The signs for the loadings are arbitary. The absolute number represents the correlation with the corresponding pincipal component. The opposite signs for the components indicate negative correlation within the components.

Biplot#

Biplot is a useful visualization methods for PCA as gives information about relationship of different features with principal components. This plot comprises of two plots (hence the name):

A scatter plot showing transformed data along the first two principle components
PCA loadings as arrows

Visual analysis of this plot can give information about the extent to which different features affect a specific principal components.

coeff = loading_matrix.values
plt.scatter(pca_2015_fit[:,0], pca_2015_fit[:,1], marker='.', alpha=0.5)
for i in range(8):
    plt.arrow(0, 0, coeff[i,0], coeff[i,1], color = 'k', \
              alpha=0.5, linestyle = '-',linewidth = 1.5, overhang=0.2)

_images/90f3b57aaeee43960fa326c8a94944349dd4dfbc492ed8d56924f95b83c93662.png

Customising the biplot to match the figure given in the manuscript. The circle in the graph represents 100% variance explained.

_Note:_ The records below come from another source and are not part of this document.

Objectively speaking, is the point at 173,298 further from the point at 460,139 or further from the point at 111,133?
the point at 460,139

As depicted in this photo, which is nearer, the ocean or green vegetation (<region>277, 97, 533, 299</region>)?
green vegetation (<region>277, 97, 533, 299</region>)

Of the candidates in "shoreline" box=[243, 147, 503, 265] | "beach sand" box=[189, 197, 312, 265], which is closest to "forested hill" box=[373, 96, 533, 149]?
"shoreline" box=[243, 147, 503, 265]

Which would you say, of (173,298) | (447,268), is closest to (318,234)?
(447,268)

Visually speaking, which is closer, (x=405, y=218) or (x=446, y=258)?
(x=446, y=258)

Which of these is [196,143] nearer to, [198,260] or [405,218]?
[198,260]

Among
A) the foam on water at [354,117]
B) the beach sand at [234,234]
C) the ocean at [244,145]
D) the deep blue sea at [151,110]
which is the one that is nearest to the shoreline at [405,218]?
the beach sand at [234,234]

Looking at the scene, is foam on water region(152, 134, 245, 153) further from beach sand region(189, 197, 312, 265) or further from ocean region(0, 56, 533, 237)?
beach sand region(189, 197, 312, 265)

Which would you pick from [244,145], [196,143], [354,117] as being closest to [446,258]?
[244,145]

#coeff = np.transpose(pca_2015.components_[0:2, :])
coeff = loading_matrix.values
for i in range(8):
        plt.arrow(0, 0, coeff[i,0], coeff[i,1], color = 'k', alpha = 0.9, \
                  linestyle = '-',linewidth = 1.5, overhang=0.2)
        plt.text(coeff[i,0]*1.25, coeff[i,1]*1.25, \
                 df_2015.columns.values[1:-1][i], color = 'k', ha = 'center', \
                 va = 'center',fontsize=10)
circle1 = plt.Circle((0, 0), 1, color='grey',fill=False)
plt.gca().add_patch(circle1)
plt.plot([0, 0], [-1, 1], color='grey', linestyle='-', linewidth=1)
plt.plot([-1, 1], [0, 0], color='grey', linestyle='-', linewidth=1)

plt.gca().set_box_aspect(1)

plt.xlabel(f"PC1 ({pca_2015_model.explained_variance_ratio_[0]*100:.2f}%)")
plt.ylabel(f"PC2 ({pca_2015_model.explained_variance_ratio_[1]*100:.2f}%)")

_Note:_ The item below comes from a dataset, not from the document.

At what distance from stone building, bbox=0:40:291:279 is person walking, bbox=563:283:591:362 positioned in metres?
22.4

plt.yticks(ticks=[-1,-0.5,0,0.5,1])
plt.title("PCA loading for the 2015 data")

plt.show()

_images/5966db058ebfef47f8cb3d02099ace080ab4e8e38622b1e604ff107909859dbc.png

Compare the above graph with Figure 1B of this manuscript. For a discussion on the results see the supplementary material.

Exercise#

Create a figure showing PCA loadings for the 2014 data.